In a separate interview, another oil industry player said importers are facing an acute shortage of foreign exchange to pay suppliers.

The source said: “We have not been given the required amounts (of foreign exchange) to import and we are still struggling. The situation is that the banks are dry and the central bank is equally stuck.

“We are hopeful that we will find a solution soon, because if we don’t, we won’t even be able to send vehicles to collect the fuel. We are trying, but the stocks are not enough.”

On his part, the president of the Malawi Oil Marketers Association, Happy Jere, said the situation is getting tougher day by day as they have to pay rents, salaries for staff and it is even worse in rural areas.

“We’ve been in business for many years and we’ve seen it happen in 2012, between now and now. The solution is to have forex and reduce the appetite for imports. We have reached a point of hand-to-mouth situation,” he said.

Meanwhile, the Minister of Information and Digitization, Moses Kunkuyu, who last week promised that the fuel situation would normalize by last weekend, in an interview last night said the government has made some fuel payments.

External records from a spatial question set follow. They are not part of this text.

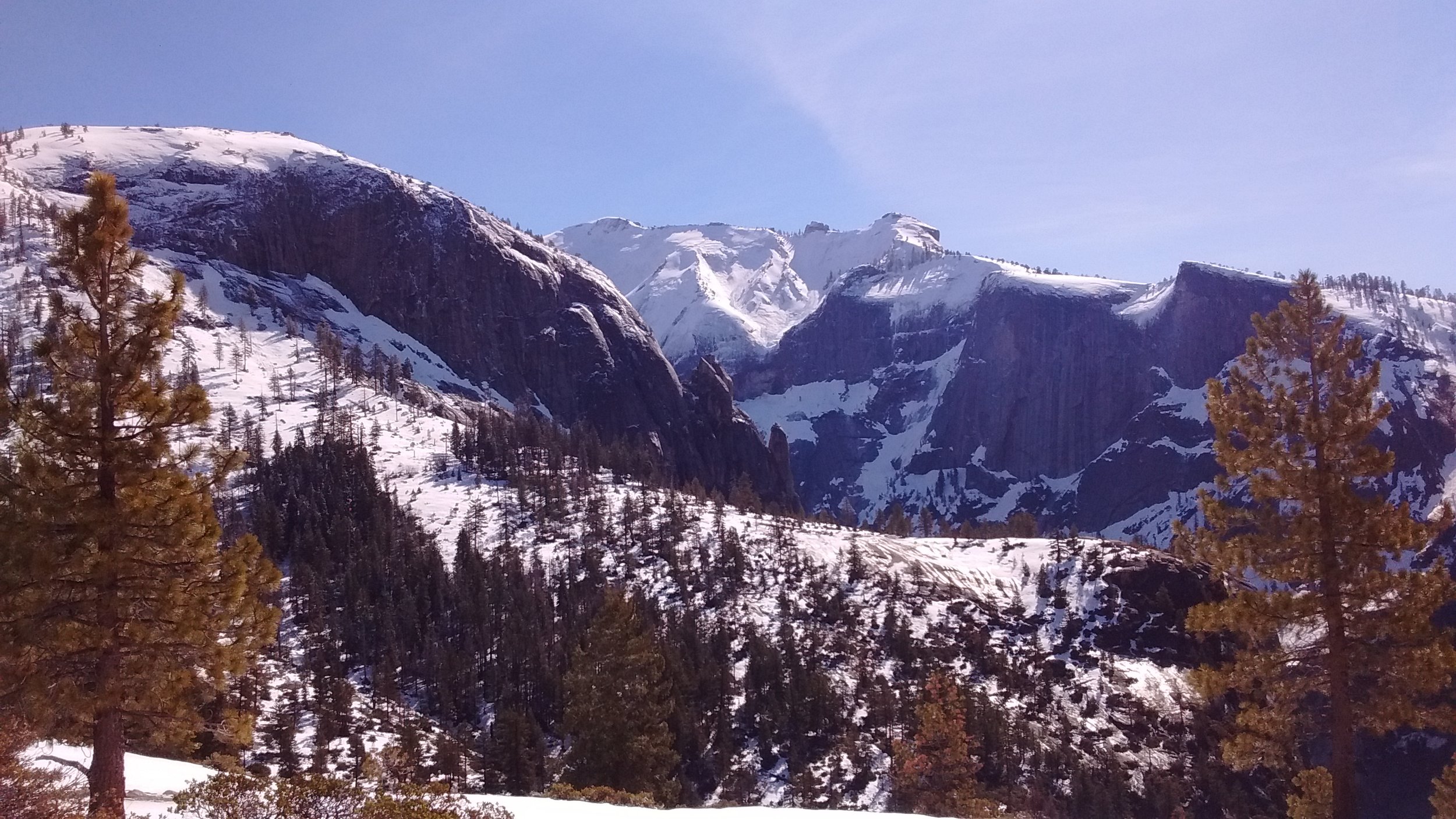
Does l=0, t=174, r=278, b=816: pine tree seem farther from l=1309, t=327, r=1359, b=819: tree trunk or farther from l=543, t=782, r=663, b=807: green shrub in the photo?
l=1309, t=327, r=1359, b=819: tree trunk

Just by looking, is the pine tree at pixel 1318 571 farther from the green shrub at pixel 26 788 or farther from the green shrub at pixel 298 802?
the green shrub at pixel 26 788

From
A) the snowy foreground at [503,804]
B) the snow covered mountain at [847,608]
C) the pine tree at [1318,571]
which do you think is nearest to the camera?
the snowy foreground at [503,804]

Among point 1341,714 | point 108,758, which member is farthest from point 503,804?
point 1341,714

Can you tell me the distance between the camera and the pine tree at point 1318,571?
20.2 metres

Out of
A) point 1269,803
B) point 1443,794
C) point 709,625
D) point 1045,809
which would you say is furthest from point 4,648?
point 1269,803

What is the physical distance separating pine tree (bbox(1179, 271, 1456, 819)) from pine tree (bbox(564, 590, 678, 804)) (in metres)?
25.8

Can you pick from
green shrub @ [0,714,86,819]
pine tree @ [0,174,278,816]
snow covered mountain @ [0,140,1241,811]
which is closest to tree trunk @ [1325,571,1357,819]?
pine tree @ [0,174,278,816]

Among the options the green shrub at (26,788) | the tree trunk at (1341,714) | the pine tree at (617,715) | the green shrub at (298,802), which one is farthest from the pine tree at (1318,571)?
the pine tree at (617,715)

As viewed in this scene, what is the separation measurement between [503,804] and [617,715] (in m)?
22.7

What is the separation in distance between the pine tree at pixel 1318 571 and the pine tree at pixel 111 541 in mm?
21690

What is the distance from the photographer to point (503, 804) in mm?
19078

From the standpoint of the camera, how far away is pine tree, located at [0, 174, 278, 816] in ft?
53.2

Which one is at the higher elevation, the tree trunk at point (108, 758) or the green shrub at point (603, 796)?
the tree trunk at point (108, 758)

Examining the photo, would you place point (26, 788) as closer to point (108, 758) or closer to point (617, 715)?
point (108, 758)
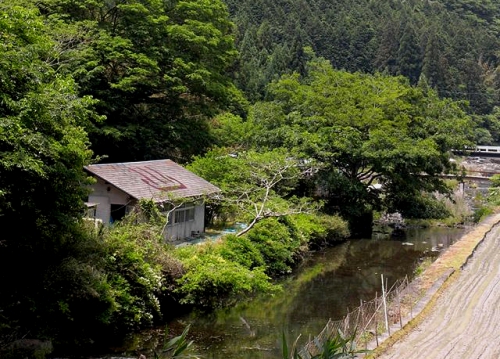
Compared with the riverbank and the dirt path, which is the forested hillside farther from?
the dirt path

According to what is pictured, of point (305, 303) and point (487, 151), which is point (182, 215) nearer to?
point (305, 303)

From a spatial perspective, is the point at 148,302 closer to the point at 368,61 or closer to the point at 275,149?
the point at 275,149

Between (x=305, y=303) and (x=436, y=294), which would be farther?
(x=305, y=303)

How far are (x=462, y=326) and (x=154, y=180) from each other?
13.5 metres

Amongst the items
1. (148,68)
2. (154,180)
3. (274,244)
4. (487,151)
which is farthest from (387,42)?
(154,180)

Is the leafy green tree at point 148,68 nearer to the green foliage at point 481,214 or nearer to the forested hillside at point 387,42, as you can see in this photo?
the green foliage at point 481,214

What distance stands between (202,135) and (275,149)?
4668 mm

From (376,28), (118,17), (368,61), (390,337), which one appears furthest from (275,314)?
(376,28)

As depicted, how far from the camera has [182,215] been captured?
2477 centimetres

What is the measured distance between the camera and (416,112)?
39.2m

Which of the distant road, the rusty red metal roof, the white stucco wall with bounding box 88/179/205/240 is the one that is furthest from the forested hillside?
the white stucco wall with bounding box 88/179/205/240

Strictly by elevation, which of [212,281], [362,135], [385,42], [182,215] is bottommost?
[212,281]

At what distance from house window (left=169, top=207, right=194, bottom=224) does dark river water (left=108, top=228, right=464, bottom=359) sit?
485 centimetres

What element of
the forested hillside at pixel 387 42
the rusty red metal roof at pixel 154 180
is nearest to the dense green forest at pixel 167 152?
the rusty red metal roof at pixel 154 180
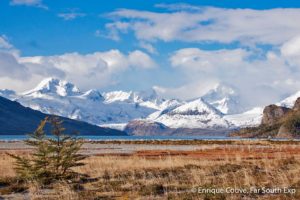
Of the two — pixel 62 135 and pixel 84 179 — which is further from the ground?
pixel 62 135

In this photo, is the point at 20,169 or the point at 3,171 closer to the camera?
the point at 20,169

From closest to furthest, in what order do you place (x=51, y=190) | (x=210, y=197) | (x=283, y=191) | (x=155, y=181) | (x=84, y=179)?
(x=210, y=197)
(x=283, y=191)
(x=51, y=190)
(x=155, y=181)
(x=84, y=179)

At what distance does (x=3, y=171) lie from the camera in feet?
107

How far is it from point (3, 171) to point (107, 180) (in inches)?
362

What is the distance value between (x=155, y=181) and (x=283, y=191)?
7.03 m

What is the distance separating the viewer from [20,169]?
2617 cm

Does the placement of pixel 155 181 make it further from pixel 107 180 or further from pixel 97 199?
pixel 97 199

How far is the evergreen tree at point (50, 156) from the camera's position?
26062 millimetres

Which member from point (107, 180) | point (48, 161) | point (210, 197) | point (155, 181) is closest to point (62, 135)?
point (48, 161)

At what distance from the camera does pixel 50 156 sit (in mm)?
27266

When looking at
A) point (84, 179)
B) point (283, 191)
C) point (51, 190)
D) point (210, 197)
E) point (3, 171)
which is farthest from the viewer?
point (3, 171)

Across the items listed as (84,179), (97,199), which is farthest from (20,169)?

He said: “So the government has paid that $21.5 million (about K37.6 billion) for fuel import and stocks are coming but the challenge is that we have panic buying because people are still anticipating stocks running out.”

According to the Mera report, 961,200 liters of gasoline and 172,700 liters of diesel were to be delivered yesterday.

The report also showed that out of 365 petrol stations nationwide, 343 were out of petrol while 291 were out of diesel.

A National Fuel Report for October, compiled by Mera, also showed that the crisis started from October 1, 2024, when the country had 4.9 days of petrol and 15 days of diesel.